Teks Bacaan:
________________

Apakah ini yang kita maksud dengan istilah “energi hijau”?
Memang penting untuk menuju energi hijau, tetapi transformasi ini tidak boleh merusak lingkungan lain. Penulis berpendapat bahwa dalam konteks Raja Ampat, ekspansi tambang nikel sangat berisiko dan bertentangan dengan prinsip pembangunan berkelanjutan.
- Ironi Energi Hijau: Energi hijau seharusnya menyelamatkan Bumi, tetapi jika bahan bakunya berasal dari sinkronisasi hutan tropis, rumah masyarakat adat, dan polusi laut, istilah “hijau” menjadi ironi. Kasus Pulau Obi di Halmahera Selatan dapat dibandingkan. Tambang nikel menyebabkan konflik sosial, pencemaran laut, dan kerusakan ekologis (Yusuf & Amalia, 2024). Apakah Raja Ampat ingin memiliki pengalaman yang sama?
- Masyarakat Adat dan Ketimpangan Pembangunan di Wilayah Raja Ampat dan sekitarnya. Masyarakat adat memiliki kepercayaan lokal dalam menjaga hutan dan laut. Seringkali masyarakat ini tidak terlibat dalam proses perizinan penambangan. Namun PP No. 22 Tahun 2021 tentang Perlindungan dan Pengelolaan Lingkungan Hidup mewajibkan partisipasi masyarakat tepatnya pada pasal 28.

________________

Yang Perlu Dikerjakan:
1. Dalam teks tentang tambang nikel di Raja Ampat, peraturan apa yang mewajibkan partisipasi masyarakat, dan pada pasal berapa?
2. Teruskan teks tentang tambang nikel di Raja Ampat mulai dari kalimat terakhirnya.
Entri di bawah ini tidak perlu dipakai.

Kutipan Data:

________________

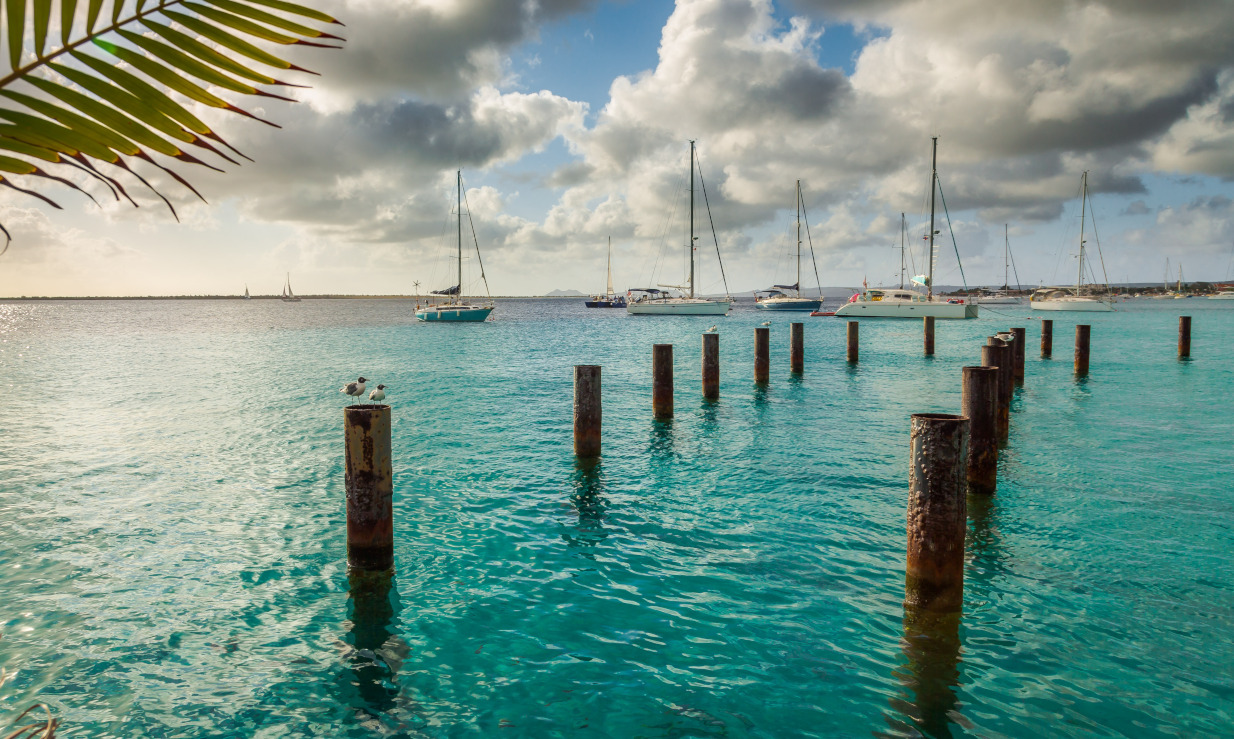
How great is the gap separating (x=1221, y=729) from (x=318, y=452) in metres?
13.3

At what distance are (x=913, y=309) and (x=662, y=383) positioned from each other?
Answer: 1878 inches

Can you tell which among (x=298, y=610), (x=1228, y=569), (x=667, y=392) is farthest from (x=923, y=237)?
(x=298, y=610)

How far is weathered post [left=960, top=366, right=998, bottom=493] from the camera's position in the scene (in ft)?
30.5

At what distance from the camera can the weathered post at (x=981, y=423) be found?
930 cm

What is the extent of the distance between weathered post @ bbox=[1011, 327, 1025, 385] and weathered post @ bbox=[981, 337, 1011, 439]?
6.82m

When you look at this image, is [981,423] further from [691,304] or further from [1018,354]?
[691,304]

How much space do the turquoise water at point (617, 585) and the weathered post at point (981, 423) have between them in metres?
0.46

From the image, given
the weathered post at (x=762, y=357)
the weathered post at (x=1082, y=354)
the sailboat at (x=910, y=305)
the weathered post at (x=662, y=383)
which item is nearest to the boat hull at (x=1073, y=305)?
the sailboat at (x=910, y=305)

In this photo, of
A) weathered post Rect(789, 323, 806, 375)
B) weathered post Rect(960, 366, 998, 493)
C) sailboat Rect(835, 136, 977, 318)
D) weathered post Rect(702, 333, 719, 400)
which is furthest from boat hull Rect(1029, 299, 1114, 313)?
weathered post Rect(960, 366, 998, 493)

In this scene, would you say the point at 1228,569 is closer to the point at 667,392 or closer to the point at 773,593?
the point at 773,593

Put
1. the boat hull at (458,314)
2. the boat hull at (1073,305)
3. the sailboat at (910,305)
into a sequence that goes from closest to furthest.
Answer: the sailboat at (910,305) → the boat hull at (458,314) → the boat hull at (1073,305)

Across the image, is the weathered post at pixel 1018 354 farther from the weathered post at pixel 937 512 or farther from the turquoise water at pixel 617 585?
the weathered post at pixel 937 512

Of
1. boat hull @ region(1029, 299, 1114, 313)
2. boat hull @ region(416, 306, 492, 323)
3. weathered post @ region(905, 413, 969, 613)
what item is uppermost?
boat hull @ region(1029, 299, 1114, 313)

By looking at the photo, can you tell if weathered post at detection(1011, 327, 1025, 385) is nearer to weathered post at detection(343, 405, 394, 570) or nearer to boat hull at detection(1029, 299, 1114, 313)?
weathered post at detection(343, 405, 394, 570)
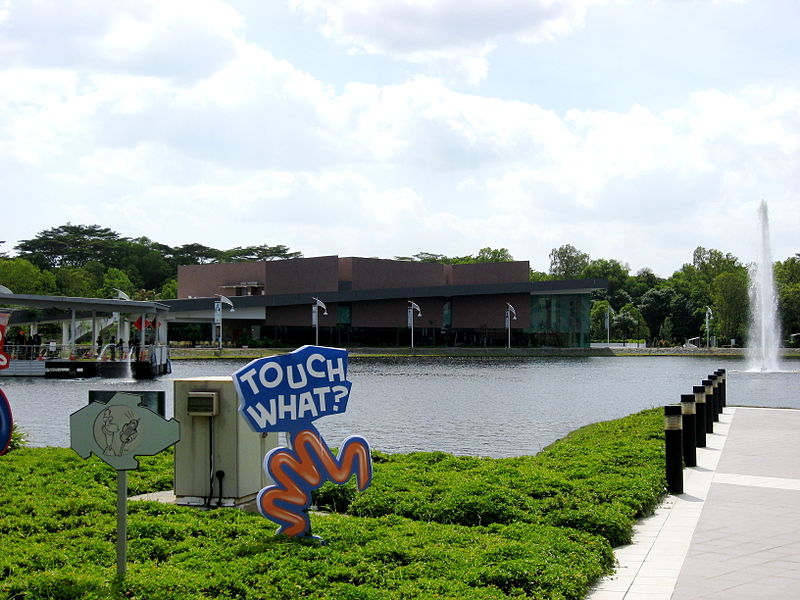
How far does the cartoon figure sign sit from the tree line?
87.7 meters

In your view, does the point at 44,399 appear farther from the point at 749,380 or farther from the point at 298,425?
the point at 749,380

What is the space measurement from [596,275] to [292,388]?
126625 millimetres

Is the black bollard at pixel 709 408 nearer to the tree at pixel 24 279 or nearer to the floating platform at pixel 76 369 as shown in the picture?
the floating platform at pixel 76 369

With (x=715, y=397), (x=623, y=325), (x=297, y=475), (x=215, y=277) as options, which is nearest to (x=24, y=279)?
(x=215, y=277)

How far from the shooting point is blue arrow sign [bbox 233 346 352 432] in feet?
24.7

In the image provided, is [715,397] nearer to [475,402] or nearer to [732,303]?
[475,402]

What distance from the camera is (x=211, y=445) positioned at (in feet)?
Answer: 29.5

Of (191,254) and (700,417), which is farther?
(191,254)

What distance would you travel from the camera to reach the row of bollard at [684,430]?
10703mm

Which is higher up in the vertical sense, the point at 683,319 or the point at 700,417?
the point at 683,319

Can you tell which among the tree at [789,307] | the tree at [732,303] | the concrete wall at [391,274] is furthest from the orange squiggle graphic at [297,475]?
the tree at [732,303]

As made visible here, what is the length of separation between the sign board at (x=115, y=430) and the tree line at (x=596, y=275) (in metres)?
88.2

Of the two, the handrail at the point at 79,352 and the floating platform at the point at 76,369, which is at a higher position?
the handrail at the point at 79,352

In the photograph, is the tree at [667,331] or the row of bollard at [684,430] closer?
the row of bollard at [684,430]
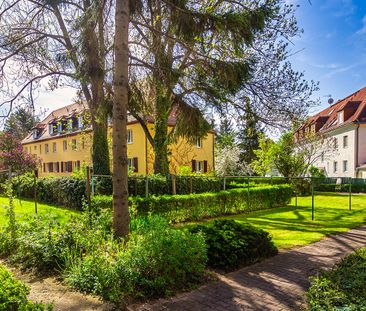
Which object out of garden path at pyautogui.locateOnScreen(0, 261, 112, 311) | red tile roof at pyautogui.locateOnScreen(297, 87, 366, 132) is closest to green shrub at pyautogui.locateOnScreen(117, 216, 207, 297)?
garden path at pyautogui.locateOnScreen(0, 261, 112, 311)

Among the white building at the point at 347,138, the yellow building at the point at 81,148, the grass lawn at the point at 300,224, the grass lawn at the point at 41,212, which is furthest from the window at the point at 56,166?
the grass lawn at the point at 300,224

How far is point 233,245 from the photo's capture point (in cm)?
529

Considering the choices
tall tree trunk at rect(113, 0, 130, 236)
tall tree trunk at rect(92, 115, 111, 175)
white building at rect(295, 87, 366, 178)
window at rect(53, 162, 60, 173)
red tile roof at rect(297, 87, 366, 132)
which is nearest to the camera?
tall tree trunk at rect(113, 0, 130, 236)

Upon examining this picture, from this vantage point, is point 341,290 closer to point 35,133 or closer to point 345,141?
point 345,141

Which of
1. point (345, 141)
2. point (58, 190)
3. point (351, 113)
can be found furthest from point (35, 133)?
point (351, 113)

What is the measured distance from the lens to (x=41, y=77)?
12.2 m

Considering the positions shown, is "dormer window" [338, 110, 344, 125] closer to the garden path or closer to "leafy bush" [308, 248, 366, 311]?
"leafy bush" [308, 248, 366, 311]

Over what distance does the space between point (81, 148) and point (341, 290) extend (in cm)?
2776

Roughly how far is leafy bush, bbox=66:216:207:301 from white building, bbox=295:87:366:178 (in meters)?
22.4

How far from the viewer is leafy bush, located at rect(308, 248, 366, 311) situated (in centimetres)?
279

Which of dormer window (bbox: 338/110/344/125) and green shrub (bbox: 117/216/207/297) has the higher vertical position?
dormer window (bbox: 338/110/344/125)

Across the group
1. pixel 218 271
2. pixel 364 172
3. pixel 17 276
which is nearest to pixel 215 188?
pixel 218 271

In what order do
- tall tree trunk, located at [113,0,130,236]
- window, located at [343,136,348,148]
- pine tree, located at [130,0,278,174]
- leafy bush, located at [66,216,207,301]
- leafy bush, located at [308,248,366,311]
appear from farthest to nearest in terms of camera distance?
window, located at [343,136,348,148] → pine tree, located at [130,0,278,174] → tall tree trunk, located at [113,0,130,236] → leafy bush, located at [66,216,207,301] → leafy bush, located at [308,248,366,311]

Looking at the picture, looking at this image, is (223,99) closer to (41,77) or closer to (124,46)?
(124,46)
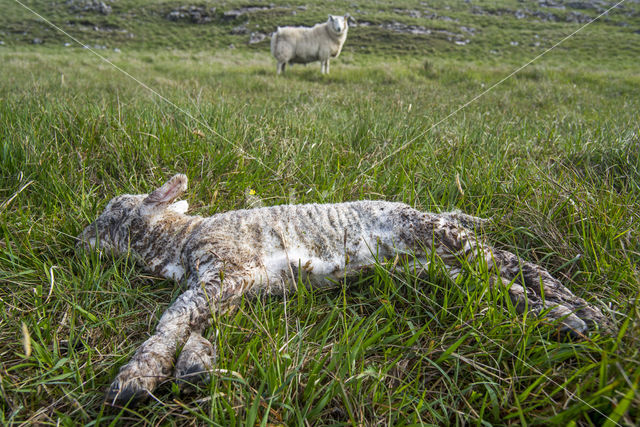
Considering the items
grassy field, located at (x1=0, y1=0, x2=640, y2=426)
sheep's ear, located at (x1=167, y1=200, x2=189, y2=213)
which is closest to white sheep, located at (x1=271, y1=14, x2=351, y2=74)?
grassy field, located at (x1=0, y1=0, x2=640, y2=426)

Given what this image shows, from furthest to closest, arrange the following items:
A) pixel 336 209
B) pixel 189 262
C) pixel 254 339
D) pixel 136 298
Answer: pixel 336 209 → pixel 189 262 → pixel 136 298 → pixel 254 339

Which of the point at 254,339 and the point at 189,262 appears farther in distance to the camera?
the point at 189,262

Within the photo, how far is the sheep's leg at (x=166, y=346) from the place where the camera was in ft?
4.46

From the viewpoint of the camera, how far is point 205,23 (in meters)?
30.5

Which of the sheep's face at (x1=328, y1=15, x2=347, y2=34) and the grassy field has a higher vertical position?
the sheep's face at (x1=328, y1=15, x2=347, y2=34)

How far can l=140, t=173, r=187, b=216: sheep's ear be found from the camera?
2.26 metres

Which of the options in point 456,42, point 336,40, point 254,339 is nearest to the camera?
point 254,339

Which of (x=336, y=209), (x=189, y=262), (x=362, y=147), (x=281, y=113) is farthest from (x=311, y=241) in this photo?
(x=281, y=113)

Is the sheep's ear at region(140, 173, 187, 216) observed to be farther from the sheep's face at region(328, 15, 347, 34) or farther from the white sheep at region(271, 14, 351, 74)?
the sheep's face at region(328, 15, 347, 34)

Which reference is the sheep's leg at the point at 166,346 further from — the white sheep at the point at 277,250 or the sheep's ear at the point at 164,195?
the sheep's ear at the point at 164,195

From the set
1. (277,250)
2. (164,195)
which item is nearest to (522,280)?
(277,250)

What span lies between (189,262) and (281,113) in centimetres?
345

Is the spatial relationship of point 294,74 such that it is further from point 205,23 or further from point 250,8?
point 250,8

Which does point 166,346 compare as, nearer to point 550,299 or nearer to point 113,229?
point 113,229
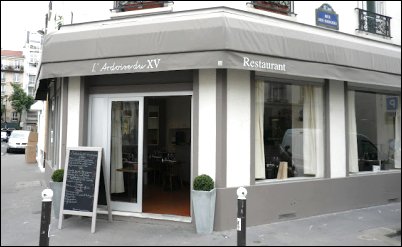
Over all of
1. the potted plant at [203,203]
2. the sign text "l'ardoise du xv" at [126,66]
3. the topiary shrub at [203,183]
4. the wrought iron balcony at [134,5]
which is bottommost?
the potted plant at [203,203]

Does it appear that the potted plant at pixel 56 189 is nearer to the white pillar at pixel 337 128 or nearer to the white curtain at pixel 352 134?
the white pillar at pixel 337 128

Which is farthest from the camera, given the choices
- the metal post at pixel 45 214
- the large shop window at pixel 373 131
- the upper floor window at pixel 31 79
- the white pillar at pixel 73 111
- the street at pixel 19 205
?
the upper floor window at pixel 31 79

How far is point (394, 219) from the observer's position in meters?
7.17

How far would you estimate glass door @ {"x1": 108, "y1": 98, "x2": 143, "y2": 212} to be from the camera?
281 inches

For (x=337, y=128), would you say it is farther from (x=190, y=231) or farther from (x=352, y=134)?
(x=190, y=231)

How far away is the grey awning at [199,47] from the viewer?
19.7 ft

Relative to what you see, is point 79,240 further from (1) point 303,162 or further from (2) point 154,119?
(2) point 154,119

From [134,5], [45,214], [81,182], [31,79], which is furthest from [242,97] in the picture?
[31,79]

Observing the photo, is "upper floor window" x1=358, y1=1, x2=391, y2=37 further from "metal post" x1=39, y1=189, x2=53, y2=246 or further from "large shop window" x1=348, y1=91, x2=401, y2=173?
"metal post" x1=39, y1=189, x2=53, y2=246

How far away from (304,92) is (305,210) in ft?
7.87

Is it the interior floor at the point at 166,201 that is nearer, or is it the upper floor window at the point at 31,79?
the interior floor at the point at 166,201

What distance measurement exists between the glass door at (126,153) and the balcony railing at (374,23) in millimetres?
5243

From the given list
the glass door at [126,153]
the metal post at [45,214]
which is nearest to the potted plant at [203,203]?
the glass door at [126,153]

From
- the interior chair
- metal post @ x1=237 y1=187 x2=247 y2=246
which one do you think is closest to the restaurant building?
the interior chair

________________

Jawaban Tugas:
1. PP No. 22 Tahun 2021 tentang Perlindungan dan Pengelolaan Lingkungan Hidup, pasal 28.

2.
- Alternatif Ekowisata dan Pemberdayaan Lokal: Raja Ampat seharusnya dikembangkan sebagai model ekowisata berkelanjutan daripada mengejar penambangan yang hanya menguntungkan segelintir orang. Menurut Yanti dan Leiwakabessy, (2023) menyatakan bahwa wisata alam yang berbasis komunitas dapat melindungi alam sekaligus meningkatkan ekonomi lokal. Ekowisata memperkuat ketahanan lingkungan, mempertahankan kearifan lokal, dan menghasilkan pendapatan jangka panjang.
Kesimpulan
Aktivitas pertambangan nikel telah mengancam keanekaragaman hayati Raja Ampat. Ironisnya, tambang ini merusak hutan, mencemari laut, dan mengabaikan peran masyarakat adat dalam transisi energi hijau. Solusi yang lebih berkelanjutan dan adil bagi alam dan masyarakat adalah ekowisata berbasis komunitas; transformasi menuju energi hijau seharusnya tidak mengorbankan lingkungan lain. Karena itu, menyelamatkan Raja Ampat adalah keharusan untuk transisi energi yang ramah lingkungan dan tidak menimbulkan kerusakan lingkungan.
Jika pertanyaan ini “Lantas, apakah ini akan sejalan dengan proses transisi masa depan ke Green Energy?” jawabannya adalah “tidak”, maka kita harus bertindak untuk menentang perluasan tambang di kawasan penyangga Raja Ampat melalui kebijakan, kampanye publik, dan tindakan nyata. #SaveRajaAmpat bukan sekedar slogan, tapi bentuk kampanye moral untuk menyelamatkan Keanekaragaman Hayati yang masih ada. Jangan sampai kita hanya bisa menunjuk ke gambar dan berkata, “Dulu, tempat ini pernah ada.”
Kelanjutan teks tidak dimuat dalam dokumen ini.